While this feature has the potential to allow students to write essays effortlessly, it can also have much more serious implications. Melissa Heikkila mentions health advice content – which would not be endorsed by a real health professional – or other important informational content. “AI systems can also foolishly contribute to the creation of a lot of misinformation, abuse and spam by distorting the information we consume and even our sense of reality,” she writes.

There are some tools for detecting texts generated by artificial intelligence, but they are ineffective against ChatGPT, the journalist says. Today, the greatest concern is not so much the fact that it is impossible to determine the origin of the text (human or artificial), but above all that the Web can very quickly become filled with mostly incorrect content. Why? Because the AIs are learning from the content they get from the internet… that other AIs have created themselves!

Initially, computer language models are trained on datasets (texts and images) found on the Internet. This can range from good content to misleading and malicious content posted by some people. The AI trained on this data in turn creates false content that is shared across the web… and used by other AIs to create even more convincing language models that humans can use to create and spread further false information, and so on. .

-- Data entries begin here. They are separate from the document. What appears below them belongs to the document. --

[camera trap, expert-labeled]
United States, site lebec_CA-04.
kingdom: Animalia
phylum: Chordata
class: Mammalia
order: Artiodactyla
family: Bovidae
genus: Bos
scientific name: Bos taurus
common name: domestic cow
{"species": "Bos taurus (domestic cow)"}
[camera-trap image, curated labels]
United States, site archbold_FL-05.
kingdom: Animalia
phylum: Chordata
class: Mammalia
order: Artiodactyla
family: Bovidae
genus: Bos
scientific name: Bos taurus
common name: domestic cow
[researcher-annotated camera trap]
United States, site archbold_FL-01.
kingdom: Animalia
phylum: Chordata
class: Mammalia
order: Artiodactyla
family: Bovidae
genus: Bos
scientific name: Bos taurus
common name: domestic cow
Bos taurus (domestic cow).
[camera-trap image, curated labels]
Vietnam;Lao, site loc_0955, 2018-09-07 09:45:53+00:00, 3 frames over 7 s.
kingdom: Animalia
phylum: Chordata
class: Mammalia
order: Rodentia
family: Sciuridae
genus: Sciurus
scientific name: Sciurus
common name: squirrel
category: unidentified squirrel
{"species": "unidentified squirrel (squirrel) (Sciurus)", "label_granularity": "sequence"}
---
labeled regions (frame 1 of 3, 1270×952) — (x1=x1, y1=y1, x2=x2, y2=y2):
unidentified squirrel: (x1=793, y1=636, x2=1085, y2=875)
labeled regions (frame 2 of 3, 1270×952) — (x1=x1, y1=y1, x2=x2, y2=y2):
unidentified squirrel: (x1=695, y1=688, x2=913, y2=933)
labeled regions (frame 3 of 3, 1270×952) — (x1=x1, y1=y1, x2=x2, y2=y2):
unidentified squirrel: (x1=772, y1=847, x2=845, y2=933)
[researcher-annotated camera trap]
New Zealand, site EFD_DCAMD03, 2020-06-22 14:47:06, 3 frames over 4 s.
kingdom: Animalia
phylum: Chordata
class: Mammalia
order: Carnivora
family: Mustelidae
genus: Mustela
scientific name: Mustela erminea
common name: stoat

Now this phenomenon extends to images. “The internet is now forever polluted with AI-generated images. The images we took in 2022 will be part of every model we create from now on,” says Mike Cook, an AI researcher at King’s College London.

From all this, we can conclude that it will be increasingly difficult to find good, non-artificial intelligence data for training future artificial intelligence models. “It’s very important to ask if we need to train on the entire web or if there are ways to filter out high-quality material that will give us the language model we want,” Daphne Ippolito, senior fellow at Google Brain, Google’s deep learning research arm, said in an interview with MIT Technology Review.

How to detect text generated by artificial intelligence?

Therefore, it becomes necessary to develop tools for detecting texts generated by AI. Not only to ensure the quality of future linguistic models, but also to ensure that the information we have access to on a daily basis is based on truth. As Melissa Heikkila points out, people might try to submit AI-generated scientific papers for peer review or use technology as a tool for disinformation – which would be especially harmful during elections, for example.

Humans also have a role to play in this fight against artificial content: they must become more savvy and learn to recognize non-human content. “Humans are sloppy writers”: text written by a real person will contain typos or spelling errors, a few slang words, sometimes confusing turns of speech – all these are small signs that AI cannot reproduce (at least not yet). Moreover, language models work by predicting the next word in a sentence, so they use mostly the most common words and very few rare words.

Here is the form for you. When it comes to content, it’s also important to simply take your mind off what you’re reading online. It is important to note, for example, that the ChatGPT training phase ended in 2021, so the tool relies on data that is online that year. Therefore, answers requiring knowledge after this date are bound to be wrong, outdated, or made up.